PHISHING BIGGEST THREAT TO GOOGLE ACCOUNT SECURITY

2017-11-15/in Web Security /by Muharib AlSuhairi

Last year may have been mostly about ransomware, but it’s difficult to forget the billion or so passwords that were spilled in high-profile breaches and credential leaks.

Google and researchers from the University of California Berkeley attempted to ease some of that pain, and teamed up to analyze how cybercriminals operating underground markets for stolen credentials steal, use and monetize this data.

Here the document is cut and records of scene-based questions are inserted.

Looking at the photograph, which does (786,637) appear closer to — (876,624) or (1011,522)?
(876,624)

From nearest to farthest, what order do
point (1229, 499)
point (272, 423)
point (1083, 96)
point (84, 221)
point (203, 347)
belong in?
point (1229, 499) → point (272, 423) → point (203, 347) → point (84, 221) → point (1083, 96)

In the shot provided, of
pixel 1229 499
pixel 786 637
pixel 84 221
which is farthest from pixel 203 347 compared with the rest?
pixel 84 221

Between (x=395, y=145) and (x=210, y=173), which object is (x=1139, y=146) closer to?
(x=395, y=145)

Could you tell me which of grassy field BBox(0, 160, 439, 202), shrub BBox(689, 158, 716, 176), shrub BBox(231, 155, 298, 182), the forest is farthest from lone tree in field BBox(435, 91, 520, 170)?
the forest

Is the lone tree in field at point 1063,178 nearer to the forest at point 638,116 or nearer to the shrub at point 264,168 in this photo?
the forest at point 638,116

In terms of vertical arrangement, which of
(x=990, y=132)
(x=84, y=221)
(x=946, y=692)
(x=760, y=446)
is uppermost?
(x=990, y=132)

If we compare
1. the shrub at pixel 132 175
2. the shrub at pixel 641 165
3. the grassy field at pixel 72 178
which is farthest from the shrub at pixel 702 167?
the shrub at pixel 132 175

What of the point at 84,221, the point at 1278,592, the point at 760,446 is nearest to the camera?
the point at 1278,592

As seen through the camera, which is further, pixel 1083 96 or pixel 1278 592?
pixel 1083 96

Looking at black market activity from March 2016 to March 2017 and its impact on exclusively Google accounts, the researchers said they wanted to know how the multitude of keyloggers, phishing kits and available data from publicly known breaches for sale can be turned around to learn valid email credentials and in turn control over a user’s online identity.

The news isn’t good.

In a paper presented at the recent Conference on Computer and Communications Security, Google said that between 7 percent and 25 percent of exposed passwords matched a victim’s Google account. Overall, Google and UC Berkeley estimates there are 1.9 billion usernames and passwords cultivated from breaches that are being traded on the black market. Tack on to that another 12.4 million victims of phishing kits and another 788,000 victims of commercial keyloggers and the climate is dire.

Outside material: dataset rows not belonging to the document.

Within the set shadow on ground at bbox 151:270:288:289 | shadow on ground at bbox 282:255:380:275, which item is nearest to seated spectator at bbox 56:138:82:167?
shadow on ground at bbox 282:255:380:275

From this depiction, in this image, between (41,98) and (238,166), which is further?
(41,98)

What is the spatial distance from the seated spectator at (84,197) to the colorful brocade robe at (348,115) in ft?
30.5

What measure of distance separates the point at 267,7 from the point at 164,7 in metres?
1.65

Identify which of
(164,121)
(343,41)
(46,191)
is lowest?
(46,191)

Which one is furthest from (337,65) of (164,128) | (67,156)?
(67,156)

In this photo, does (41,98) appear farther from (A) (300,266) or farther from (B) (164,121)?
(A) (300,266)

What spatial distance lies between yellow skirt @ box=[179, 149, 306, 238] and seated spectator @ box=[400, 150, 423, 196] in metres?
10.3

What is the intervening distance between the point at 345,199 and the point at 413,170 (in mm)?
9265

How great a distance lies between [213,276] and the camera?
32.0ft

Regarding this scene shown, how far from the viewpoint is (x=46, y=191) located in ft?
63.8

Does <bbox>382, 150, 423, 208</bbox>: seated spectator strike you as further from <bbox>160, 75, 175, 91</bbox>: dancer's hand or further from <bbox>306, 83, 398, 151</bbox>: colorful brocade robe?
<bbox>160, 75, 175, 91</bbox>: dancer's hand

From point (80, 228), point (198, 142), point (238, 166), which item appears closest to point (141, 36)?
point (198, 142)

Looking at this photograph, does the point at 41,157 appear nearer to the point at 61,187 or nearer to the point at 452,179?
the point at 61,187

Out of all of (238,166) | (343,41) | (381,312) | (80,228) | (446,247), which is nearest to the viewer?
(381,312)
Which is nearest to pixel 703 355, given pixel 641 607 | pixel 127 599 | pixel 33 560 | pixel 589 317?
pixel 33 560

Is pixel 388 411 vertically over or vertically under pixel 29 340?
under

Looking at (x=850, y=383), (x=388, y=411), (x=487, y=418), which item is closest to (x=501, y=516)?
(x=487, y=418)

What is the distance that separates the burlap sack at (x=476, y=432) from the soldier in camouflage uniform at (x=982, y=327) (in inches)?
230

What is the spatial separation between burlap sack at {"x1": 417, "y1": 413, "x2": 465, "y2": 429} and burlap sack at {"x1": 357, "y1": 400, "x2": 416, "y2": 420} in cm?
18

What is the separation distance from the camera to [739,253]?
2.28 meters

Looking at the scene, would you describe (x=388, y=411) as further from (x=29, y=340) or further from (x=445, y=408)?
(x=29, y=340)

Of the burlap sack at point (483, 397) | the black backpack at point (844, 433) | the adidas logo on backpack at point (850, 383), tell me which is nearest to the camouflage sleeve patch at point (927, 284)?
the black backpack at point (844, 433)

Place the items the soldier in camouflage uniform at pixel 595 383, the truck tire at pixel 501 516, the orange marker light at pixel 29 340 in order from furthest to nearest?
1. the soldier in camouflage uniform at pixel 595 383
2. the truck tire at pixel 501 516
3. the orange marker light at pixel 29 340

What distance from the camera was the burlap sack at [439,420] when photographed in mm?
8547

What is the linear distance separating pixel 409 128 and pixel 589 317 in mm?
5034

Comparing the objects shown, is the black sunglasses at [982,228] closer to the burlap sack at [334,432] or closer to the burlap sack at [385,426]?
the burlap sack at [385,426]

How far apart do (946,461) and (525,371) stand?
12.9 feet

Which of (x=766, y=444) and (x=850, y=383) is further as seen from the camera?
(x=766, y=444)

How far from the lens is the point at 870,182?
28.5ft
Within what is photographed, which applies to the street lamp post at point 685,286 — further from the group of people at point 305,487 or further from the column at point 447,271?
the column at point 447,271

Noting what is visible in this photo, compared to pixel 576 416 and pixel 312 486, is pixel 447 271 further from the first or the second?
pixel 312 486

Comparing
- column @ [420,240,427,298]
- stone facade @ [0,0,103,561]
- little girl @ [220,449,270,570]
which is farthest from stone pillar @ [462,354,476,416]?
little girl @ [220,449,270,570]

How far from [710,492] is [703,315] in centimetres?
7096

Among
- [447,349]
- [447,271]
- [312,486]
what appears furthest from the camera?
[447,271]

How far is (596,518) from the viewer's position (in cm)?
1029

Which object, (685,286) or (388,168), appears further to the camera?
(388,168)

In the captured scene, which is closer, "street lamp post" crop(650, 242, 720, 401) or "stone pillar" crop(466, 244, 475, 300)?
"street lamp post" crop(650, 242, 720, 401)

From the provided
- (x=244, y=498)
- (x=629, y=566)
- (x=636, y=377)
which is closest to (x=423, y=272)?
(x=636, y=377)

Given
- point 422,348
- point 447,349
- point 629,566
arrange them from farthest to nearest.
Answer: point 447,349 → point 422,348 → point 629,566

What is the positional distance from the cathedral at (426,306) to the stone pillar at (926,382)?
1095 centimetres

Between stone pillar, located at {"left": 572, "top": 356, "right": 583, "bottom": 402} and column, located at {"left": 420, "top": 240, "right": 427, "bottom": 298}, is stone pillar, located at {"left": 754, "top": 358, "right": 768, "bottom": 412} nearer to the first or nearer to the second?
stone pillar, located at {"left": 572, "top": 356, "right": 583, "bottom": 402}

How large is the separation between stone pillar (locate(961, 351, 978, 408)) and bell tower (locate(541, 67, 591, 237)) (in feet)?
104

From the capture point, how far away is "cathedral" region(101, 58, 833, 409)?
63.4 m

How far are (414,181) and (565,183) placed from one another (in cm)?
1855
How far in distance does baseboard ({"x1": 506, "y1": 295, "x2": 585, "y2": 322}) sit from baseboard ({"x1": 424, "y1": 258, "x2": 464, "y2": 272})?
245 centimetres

“We observe a remarkable lack of external pressure on bad actors, with phishing kit playbooks and keylogger capabilities remaining largely unchanged since the mid-2000s,” the researchers wrote.

Of the black markets tracked in this research, Google said there are 25,000 tools for phishing and keyloggers at attackers’ disposal. Even though attackers are failing to access Google accounts three out of four times, it’s not for a lack of effort.

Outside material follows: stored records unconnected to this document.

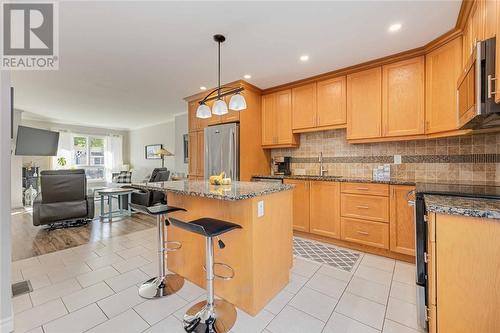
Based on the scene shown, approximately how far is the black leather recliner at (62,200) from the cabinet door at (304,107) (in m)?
4.05

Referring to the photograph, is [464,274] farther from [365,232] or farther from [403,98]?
[403,98]

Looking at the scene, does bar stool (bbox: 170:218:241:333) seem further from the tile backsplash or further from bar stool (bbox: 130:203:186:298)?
the tile backsplash

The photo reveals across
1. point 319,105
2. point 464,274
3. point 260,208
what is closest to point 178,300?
point 260,208

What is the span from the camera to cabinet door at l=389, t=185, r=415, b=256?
8.16 ft

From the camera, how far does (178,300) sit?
6.15 feet

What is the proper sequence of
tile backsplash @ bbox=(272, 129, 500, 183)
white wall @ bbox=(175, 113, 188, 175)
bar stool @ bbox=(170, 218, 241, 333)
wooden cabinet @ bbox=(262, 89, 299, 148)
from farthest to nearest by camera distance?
1. white wall @ bbox=(175, 113, 188, 175)
2. wooden cabinet @ bbox=(262, 89, 299, 148)
3. tile backsplash @ bbox=(272, 129, 500, 183)
4. bar stool @ bbox=(170, 218, 241, 333)

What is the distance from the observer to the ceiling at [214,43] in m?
1.89

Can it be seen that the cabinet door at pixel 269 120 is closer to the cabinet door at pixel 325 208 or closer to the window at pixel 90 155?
the cabinet door at pixel 325 208

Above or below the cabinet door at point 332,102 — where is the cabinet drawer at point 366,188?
below

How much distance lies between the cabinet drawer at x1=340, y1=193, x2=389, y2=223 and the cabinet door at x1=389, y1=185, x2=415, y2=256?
0.27ft

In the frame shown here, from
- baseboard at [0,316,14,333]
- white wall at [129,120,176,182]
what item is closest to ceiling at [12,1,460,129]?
baseboard at [0,316,14,333]

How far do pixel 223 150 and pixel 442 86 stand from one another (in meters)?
2.92

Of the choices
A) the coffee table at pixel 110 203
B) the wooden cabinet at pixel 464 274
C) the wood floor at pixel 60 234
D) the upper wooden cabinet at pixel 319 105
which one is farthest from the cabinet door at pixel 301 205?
the coffee table at pixel 110 203

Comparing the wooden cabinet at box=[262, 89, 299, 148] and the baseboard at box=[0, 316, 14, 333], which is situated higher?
the wooden cabinet at box=[262, 89, 299, 148]
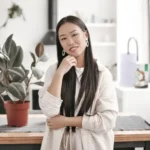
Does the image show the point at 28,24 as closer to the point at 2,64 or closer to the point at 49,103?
the point at 2,64

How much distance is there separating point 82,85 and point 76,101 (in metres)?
0.08

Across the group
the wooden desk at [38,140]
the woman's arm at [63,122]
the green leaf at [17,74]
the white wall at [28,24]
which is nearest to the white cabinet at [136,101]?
the white wall at [28,24]

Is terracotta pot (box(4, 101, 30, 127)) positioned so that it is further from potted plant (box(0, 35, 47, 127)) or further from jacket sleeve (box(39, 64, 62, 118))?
jacket sleeve (box(39, 64, 62, 118))

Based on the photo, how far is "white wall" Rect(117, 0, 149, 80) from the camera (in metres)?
4.09

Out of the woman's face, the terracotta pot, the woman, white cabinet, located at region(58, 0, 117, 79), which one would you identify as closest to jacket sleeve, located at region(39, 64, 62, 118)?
the woman

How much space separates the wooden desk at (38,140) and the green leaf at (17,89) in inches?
7.6

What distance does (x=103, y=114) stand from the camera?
4.49ft

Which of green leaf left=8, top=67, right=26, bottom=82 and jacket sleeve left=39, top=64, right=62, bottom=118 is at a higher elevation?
green leaf left=8, top=67, right=26, bottom=82

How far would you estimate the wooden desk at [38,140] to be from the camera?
1.51m

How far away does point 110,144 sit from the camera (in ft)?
4.63

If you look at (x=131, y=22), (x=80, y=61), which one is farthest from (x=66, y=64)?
(x=131, y=22)

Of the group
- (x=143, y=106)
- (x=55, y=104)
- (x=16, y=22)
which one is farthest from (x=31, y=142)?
(x=16, y=22)

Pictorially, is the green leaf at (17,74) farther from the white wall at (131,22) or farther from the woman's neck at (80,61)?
the white wall at (131,22)

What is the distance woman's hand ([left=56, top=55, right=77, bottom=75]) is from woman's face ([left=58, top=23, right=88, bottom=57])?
0.03 m
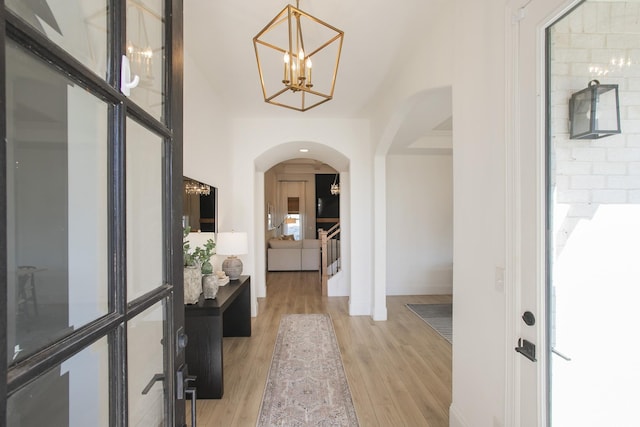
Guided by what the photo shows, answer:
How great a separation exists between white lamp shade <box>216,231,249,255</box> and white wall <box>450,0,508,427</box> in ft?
7.55

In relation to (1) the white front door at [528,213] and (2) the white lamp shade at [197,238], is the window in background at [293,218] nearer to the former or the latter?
(2) the white lamp shade at [197,238]

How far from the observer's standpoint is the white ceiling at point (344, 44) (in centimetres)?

“Because a password alone is rarely sufficient for gaining access to a Google account, increasingly sophisticated attackers also try to collect sensitive data that we may request when verifying an account holder’s identity,” Google said in a blog post accompanying the report. “We found 82 percent of blackhat phishing tools and 74 percent of keyloggers attempted to collect a user’s IP address and location, while another 18 percent of tools collected phone numbers and device make and model.

“By ranking the relative risk to users, we found that phishing posed the greatest threat, followed by keyloggers, and finally third-party breaches,” Google said.

Phishing remains one of the most successful phenomena in security, despite more than a decade of education and examples of successful attacks based on the technique.

“Hijackers also have varying success at emulating the historical login behavior and device profile of targeted accounts. We find victims of phishing are 400x more likely to be successfully hijacked compared to a random Google user,” the researchers wrote. “In comparison, this rate falls to 10x for data breach victims and roughly 40x for keylogger victims. This discrepancy results from phishing kits actively stealing risk profile information to impersonate a victim, with 83 percent of phishing kits collecting geolocations, 18 percent phone numbers, and 16 percent User-Agent data.”

Backing this up, the researchers found more than 4,000 phishing kits used in active attacks during the period of time studied compared to 52 keyloggers. Phishing kits are packages of all-in-one tools for creating and configuring content used in these attacks, including email and website creation. These kits generally are used to collect a victim’s username and password, but also geolocation information and a lot more. The credentials are forwarded to the attacker over SMPT, FTP or uploading them to a website. Most phishing kits—and keyloggers—are configured to steal Gmail credentials, the study said. Yahoo webmail users, however, were the biggest victims of credential leaks. Yahoo has reported that at one time all of its 3 billion users’ data has been exposed to attackers.

Google said it has already used this data to reinforce the security of Gmail.

“Our findings illustrate the global reach of the underground economy surrounding credential theft and the need to educate users about password managers and unphishable two-factor authentication as a potential solution,” the researchers wrote.